In 1943, with World War II surging overseas, the United States constructed the Madras Army Air Field in central Oregon to train American soldiers for war. When the conflict ended, the facility’s two massive hangars were left mostly vacant—until 2014, when one of them became a museum housing the Erickson Aircraft Museum.
Occupying the entirety of the hangar’s 64,000 square feet, the unique collection features 20 military planes dating back to the Second World War. It is one of the world’s most comprehensive collections of original WWII-era aircraft, spanning from fighter planes to ducks.
The best opportunity the museum offers, however, is the ability to fly in the planes themselves. The aircraft museum is one of the few places out there where you can ride in a warbird from the 1930s or ’40s, a dream come true for vintage plane enthusiasts.
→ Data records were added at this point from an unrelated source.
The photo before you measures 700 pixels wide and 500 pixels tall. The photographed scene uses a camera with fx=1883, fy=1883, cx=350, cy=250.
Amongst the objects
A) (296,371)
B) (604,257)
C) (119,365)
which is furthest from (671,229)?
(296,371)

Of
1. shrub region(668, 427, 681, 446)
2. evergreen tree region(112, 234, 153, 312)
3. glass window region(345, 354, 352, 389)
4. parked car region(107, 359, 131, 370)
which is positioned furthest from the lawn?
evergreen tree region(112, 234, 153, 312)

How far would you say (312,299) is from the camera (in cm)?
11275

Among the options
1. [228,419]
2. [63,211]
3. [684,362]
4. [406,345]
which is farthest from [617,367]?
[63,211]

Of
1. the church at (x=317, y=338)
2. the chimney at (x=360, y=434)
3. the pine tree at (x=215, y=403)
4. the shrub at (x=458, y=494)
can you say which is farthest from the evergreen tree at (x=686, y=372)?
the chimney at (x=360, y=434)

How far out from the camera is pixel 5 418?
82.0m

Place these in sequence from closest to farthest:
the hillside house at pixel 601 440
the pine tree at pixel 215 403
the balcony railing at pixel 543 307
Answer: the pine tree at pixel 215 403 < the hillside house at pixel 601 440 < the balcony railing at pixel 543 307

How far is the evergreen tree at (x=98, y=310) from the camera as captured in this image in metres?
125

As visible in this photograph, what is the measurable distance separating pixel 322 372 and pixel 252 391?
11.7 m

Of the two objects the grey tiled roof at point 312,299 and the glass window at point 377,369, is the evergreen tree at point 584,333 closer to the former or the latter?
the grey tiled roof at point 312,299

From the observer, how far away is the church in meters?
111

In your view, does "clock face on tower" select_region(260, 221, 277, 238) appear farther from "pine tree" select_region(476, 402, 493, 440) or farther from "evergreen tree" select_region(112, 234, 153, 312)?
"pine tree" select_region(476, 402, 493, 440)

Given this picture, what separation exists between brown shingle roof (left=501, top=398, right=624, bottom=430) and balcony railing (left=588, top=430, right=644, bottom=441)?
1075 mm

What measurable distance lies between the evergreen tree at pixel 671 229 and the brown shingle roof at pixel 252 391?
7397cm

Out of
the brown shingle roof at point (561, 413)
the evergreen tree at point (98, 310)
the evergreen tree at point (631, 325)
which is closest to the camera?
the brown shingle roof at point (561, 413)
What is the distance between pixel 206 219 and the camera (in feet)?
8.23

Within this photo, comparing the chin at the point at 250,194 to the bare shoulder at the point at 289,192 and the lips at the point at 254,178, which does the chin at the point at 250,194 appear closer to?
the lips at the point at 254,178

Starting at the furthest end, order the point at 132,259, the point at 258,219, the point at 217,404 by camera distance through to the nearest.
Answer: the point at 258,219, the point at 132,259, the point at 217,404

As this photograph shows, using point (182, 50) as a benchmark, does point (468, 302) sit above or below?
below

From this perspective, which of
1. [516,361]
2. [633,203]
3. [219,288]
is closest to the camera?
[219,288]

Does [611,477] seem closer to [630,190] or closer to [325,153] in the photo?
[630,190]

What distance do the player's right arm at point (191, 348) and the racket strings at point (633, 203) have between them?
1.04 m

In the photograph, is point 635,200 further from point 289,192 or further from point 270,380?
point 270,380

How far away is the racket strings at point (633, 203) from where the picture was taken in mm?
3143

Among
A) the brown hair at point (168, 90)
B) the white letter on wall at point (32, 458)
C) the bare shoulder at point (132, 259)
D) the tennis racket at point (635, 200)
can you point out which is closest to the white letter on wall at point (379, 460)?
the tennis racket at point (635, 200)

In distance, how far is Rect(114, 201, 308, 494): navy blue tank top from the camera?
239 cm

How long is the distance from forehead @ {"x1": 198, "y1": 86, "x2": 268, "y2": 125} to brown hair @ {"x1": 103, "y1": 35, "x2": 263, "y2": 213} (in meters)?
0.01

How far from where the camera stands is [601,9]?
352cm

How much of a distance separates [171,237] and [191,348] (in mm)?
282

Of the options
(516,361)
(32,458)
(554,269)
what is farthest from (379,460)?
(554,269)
Back on solid ground, some special models on display include the Madras Maiden, easily identified by the lady in red painted on the side; the J2F-6 Duck, a water-faring craft once placed on aircraft carriers; and the Curtiss P-40E Kittyhawk, the front of which is designed as an angry face with sharp teeth.
In addition to the vintage planes, the collection includes Jeeps, bomber jackets, classic cars, historic photos, and even a tank, giving a closer look at the equipment and apparel made in the war effort.